## [INSTRUCTIONS FOR THE TASK]
Can you print everything in the blended-stars notebook below from "Let's create two" down to "x=np.linspace(-3,3,50)", word for word?

Find out Blended stars

Today our job is to find out blending stars and distinguish them with the true signals.

When two stars are close to each other in the CCD, part of their lights may fall into the same pixel. If one of the star has a eclipsing signal, the others will see a similar signal in their light curves. Usually the mirrored signal will be more diluted than the main signal. But there could be exceptions.


In [1]:
import matplotlib
from matplotlib import pyplot as plt
import numpy as np
import scipy as sp
%matplotlib inline


/Users/chelsea/miniconda2/lib/python2.7/site-packages/matplotlib/font_manager.py:273: UserWarning: Matplotlib is building the font cache using fc-list. This may take a moment.
  warnings.warn('Matplotlib is building the font cache using fc-list. This may take a moment.')

Let's create two stars as if their point spread functions (PSFs) are one-d gaussians with full width half maximum (FWHM) of 1.2 pixels, which means sigma ~0.5 pixel. Star one is twice the brightness as star two, and the two stars are one pixel apart. Note I haven't pixelize the flux in the left figure below.


In [2]:
from scipy.stats import norm
FWHM=1.2
x=np.linspace(-3,3,50)
rv = norm(scale=FWHM/2.35)
starone=rv.pdf(x)*1000.
rv = norm(scale=FWHM/2.35)
startwo=(rv.pdf(x-1.0))*500.
fig=plt.figure()
ax=fig.add_subplot(121)
ax.plot(x,starone,label="star1")
ax.plot(x,startwo,label="star2")
ax.plot(x,starone+startwo,label="Total")
ax.set_xlabel("Pixel")
ax.set_ylabel("Flux")
ax.legend()
x_pixel=np.arange(7)-3
def pixelize(x,flux,x_pixel):
    flux_pixel=np.zeros(len(x_pixel))
    for i in xrange(len(x_pixel)):
        index=(x>=x_pixel[i]-0.5)*(x<x_pixel[i]+0.5) 
        flux_pixel[i]=np.sum(flux[index])
    return flux_pixel
starone_pixel=pixelize(x,starone,x_pixel)
startwo_pixel=pixelize(x,startwo,x_pixel)
ax2=fig.add_subplot(122)
ax2.plot(x_pixel,starone_pixel,label="star1")
ax2.plot(x_pixel,startwo_pixel,label="star2")
total=starone_pixel+startwo_pixel
ax2.plot(x_pixel,total,label="Total")
ax2.set_xlabel("Pixel")
#ax2.set_ylabel("Flux")
#ax2.legend()
plt.show()


Let's first create a Eclipse signal that makes star one dimmer by 10%.


In [3]:
fig=plt.figure()
ax=fig.add_subplot(121)
ax.plot(x,starone*0.9,label="star1")
ax.plot(x,startwo,label="star2")
ax.plot(x,starone*0.9+startwo,label="Total")
ax.set_xlabel("Pixel")
ax.set_ylabel("Flux")
ax.legend()

## [SUPPLIED ENTRIES]

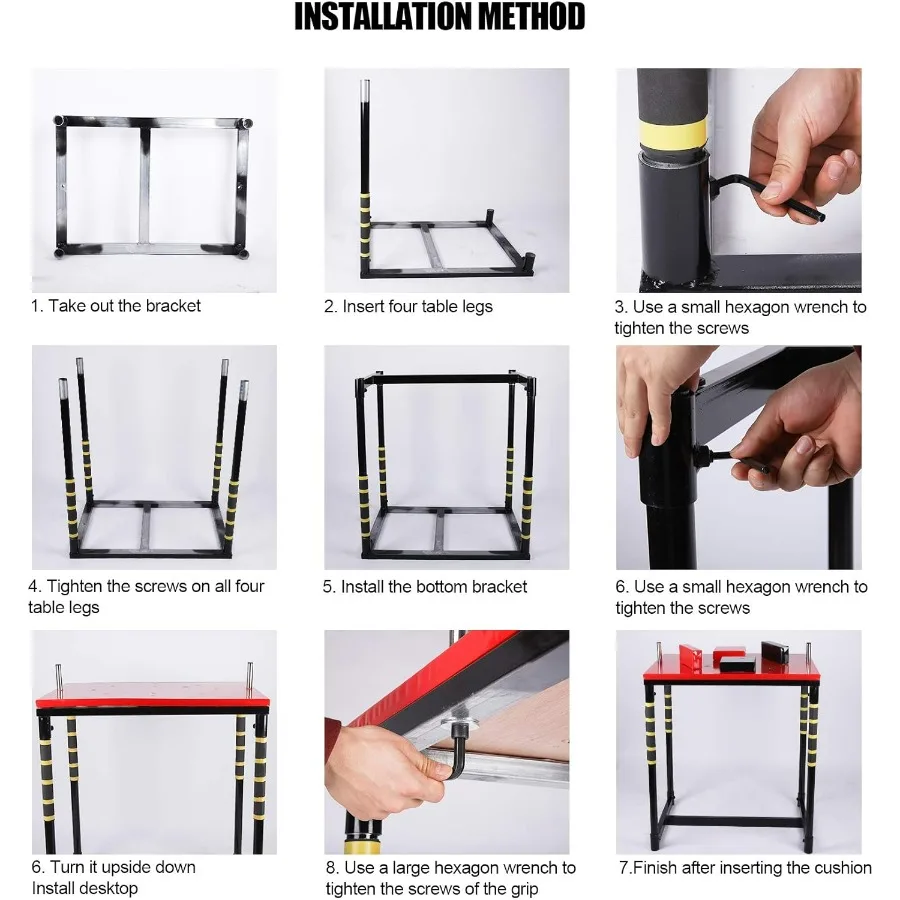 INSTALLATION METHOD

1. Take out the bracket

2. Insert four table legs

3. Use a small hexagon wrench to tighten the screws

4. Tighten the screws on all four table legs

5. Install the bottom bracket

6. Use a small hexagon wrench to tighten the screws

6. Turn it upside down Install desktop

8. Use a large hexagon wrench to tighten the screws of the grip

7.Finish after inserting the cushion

* * *

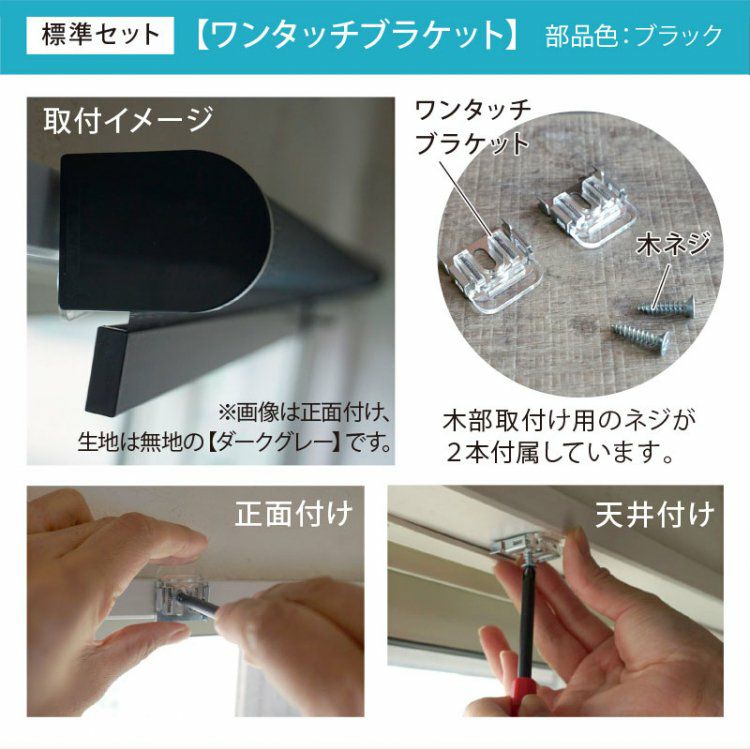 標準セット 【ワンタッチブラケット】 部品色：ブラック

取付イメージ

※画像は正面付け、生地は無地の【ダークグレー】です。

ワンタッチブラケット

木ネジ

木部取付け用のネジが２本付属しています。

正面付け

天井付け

## [ANSWER BELOW]
Let's create two stars as if their point spread functions (PSFs) are one-d gaussians with full width half maximum (FWHM) of 1.2 pixels, which means sigma ~0.5 pixel. Star one is twice the brightness as star two, and the two stars are one pixel apart. Note I haven't pixelize the flux in the left figure below.


In [2]:
from scipy.stats import norm
FWHM=1.2
x=np.linspace(-3,3,50)